History, however, will remember the hiring, not the firing, of Bannon. How on God’s green earth did a U.S. president bring into his White House as chief strategist a man who proudly called his Breitbart news site “the platform for the alt-right”; published pieces on Breitbart during his tenure as executive chairman, with headlines, such as “Would You Rather Your Child Had Feminism or Cancer?” and “Political Correctness Protects Muslim Rape Culture”; allegedly objected to the number of “whiny” Jews at his daughters’ school; took inspiration from notorious Nazi propagandist Leni Riefenstahl; produced a closing ad for the Trump presidential campaign that, according to the Anti-Defamation League, used “images and rhetoric” that “anti-Semites have used for ages”; suggested disenfranchising black voters might not be “such a bad thing”; said he wanted women who “lead this country” to “be feminine” rather than “a bunch of dykes … from the 7 Sisters schools”; declared “Islam is not a religion of peace” but “a religion of submission” and also called it “the most radical” religion in the world; warned that the U.S. could turn into the “Islamic States of America” and dubbed American Muslim organizations a “Fifth Column”; seemed to approvingly cite Italian fascist thinker Julius Evola; repeatedly nodded to a “stunningly racist French novel” called “The Camp of the Saints” that warns of a migrant invasion of the West; expressed admiration for the anti-Semitic French philosopher and hero to the European far right, Charles Maurras; joined the controversial and secretive Council for National Policy, alongside extremists, who according to the Southern Poverty Law Center, “regularly defame LGBT people with utter falsehoods” and “describe Latino immigrants as … rapists and disease-carriers”; and whose White House appointment in January was welcomed by America’s leading white nationalists and neo-Nazis, including David Duke and Peter Brimelow, who called it “excellent” and “amazing”?
The answer is pretty simple and straightforward: Trump shares Bannon’s worldview. Or as the New York Times’ Glenn Thrush tweeted: “Ultimately you don’t need a Bannon when you are a Bannon.”

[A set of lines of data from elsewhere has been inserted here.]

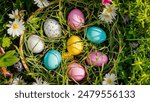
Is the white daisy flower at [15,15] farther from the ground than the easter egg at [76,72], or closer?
farther from the ground

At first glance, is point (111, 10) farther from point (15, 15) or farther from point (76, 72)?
point (15, 15)

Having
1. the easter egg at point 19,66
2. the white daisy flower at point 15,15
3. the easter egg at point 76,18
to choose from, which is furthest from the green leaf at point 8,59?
the easter egg at point 76,18

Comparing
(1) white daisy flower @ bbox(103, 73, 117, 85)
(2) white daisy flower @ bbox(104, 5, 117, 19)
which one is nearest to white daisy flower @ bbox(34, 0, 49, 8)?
(2) white daisy flower @ bbox(104, 5, 117, 19)

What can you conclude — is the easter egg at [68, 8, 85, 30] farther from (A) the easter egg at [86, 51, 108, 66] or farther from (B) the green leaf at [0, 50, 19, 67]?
(B) the green leaf at [0, 50, 19, 67]

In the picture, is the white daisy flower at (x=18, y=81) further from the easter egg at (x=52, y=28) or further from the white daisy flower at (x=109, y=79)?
the white daisy flower at (x=109, y=79)

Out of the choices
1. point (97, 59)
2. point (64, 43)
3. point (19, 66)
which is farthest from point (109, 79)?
point (19, 66)

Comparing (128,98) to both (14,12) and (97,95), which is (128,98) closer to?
(97,95)
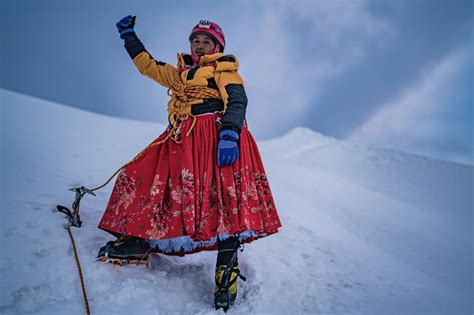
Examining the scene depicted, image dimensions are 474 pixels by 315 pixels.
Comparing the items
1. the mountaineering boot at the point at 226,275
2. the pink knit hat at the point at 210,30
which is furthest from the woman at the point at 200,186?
the pink knit hat at the point at 210,30

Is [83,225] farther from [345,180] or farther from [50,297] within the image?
[345,180]

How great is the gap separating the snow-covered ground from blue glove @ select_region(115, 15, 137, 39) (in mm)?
1069

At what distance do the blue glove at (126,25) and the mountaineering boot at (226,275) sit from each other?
1.30 metres

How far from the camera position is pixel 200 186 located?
1660 millimetres

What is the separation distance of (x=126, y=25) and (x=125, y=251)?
1.25 meters

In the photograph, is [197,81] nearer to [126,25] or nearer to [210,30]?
[210,30]

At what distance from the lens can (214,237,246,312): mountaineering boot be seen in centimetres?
153

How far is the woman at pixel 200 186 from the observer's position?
1596mm

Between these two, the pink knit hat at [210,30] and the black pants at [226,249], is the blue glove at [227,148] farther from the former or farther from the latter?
the pink knit hat at [210,30]

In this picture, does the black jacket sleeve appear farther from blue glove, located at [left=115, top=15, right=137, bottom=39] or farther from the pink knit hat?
blue glove, located at [left=115, top=15, right=137, bottom=39]

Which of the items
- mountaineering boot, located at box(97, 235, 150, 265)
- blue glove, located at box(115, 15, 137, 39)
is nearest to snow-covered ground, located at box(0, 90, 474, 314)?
mountaineering boot, located at box(97, 235, 150, 265)

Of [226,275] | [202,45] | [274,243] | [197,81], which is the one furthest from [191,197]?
[274,243]

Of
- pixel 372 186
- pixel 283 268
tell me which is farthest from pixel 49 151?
pixel 372 186

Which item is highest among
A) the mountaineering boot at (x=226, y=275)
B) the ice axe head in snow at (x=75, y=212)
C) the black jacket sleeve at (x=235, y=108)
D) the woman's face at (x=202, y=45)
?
the woman's face at (x=202, y=45)
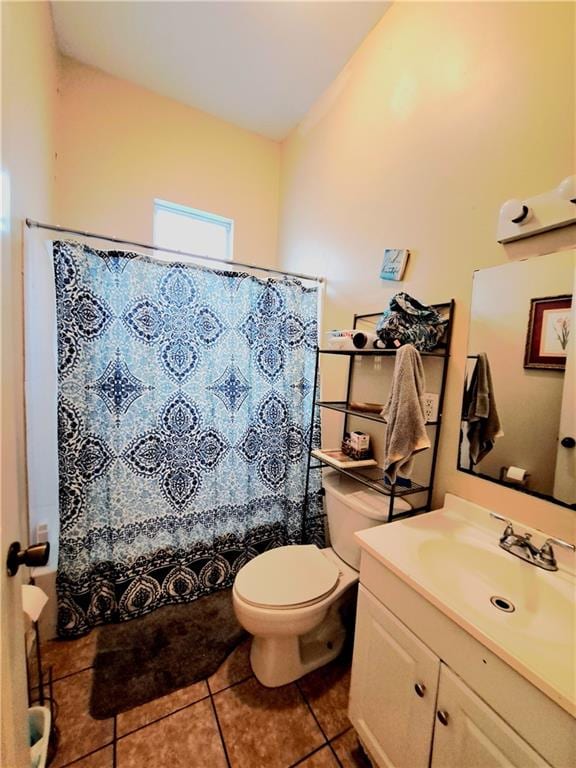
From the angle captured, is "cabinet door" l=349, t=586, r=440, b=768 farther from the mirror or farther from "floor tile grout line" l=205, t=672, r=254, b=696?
the mirror

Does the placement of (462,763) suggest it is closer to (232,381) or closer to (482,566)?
(482,566)

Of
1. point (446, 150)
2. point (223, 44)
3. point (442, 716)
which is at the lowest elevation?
point (442, 716)

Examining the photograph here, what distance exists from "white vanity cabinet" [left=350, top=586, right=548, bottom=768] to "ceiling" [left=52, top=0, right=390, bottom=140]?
2564 millimetres

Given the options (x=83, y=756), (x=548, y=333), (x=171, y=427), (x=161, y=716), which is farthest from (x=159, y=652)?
(x=548, y=333)

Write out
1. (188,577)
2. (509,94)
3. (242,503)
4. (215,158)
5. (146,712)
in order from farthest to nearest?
(215,158) → (242,503) → (188,577) → (146,712) → (509,94)

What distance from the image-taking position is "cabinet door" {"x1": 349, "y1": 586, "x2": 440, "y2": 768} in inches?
33.4

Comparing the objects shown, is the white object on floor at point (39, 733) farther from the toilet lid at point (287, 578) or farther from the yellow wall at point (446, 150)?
the yellow wall at point (446, 150)

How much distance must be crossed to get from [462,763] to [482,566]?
46 cm

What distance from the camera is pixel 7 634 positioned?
1.91ft

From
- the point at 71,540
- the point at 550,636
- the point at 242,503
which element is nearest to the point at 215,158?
the point at 242,503

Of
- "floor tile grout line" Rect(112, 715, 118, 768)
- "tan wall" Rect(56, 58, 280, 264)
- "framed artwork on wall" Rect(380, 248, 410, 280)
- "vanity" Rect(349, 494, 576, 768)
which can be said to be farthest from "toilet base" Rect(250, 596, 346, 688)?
"tan wall" Rect(56, 58, 280, 264)

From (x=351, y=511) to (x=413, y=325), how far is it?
0.85 m

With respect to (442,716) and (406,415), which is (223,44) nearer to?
(406,415)

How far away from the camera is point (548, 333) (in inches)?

Look, the Great Manipulator, as Time called Bannon, may have encouraged Trump’s worst, most crude, most bigoted tendencies — but they were Trump’s tendencies to begin with. The White House chief strategist, for instance, was reportedly one of the key architects of the “Muslim ban”, but does anyone seriously expect that ban to be lifted now he is gone? Remember: the president was promising a “total and complete shutdown of Muslims entering the United States” in December 2015, long before Bannon joined Team Trump.
The Leader of the Free World has form on nativism, xenophobia, and racism, as I have pointed out before. Consider the past few days: Bannon may have influenced Trump’s response to the domestic terror attack in Charlottesville, but he did not force Trump to provoke howls of outrage across Capitol Hill, the business community, and the wider West on Tuesday by referring to the “very fine people” on the neo-Nazi, KKK-aligned side; nor did Bannon dictate Trump’s dog-whistling tweet on Thursday praising the “beauty” of Confederate monuments.
Yes, Bannon has finally gone and we can all rejoice. Sebastian Gorka and maybe even Stephen Miller might eventually follow him out of the White House doors. But Trump remains. That’s the inescapable, unavoidable, undeniable problem; that’s the orange-skinned gorilla in the room. I hate to agree with Trump but Bannon or no Bannon, John Kelly or no John Kelly, the president does indeed call his own shots. Especially the racist ones.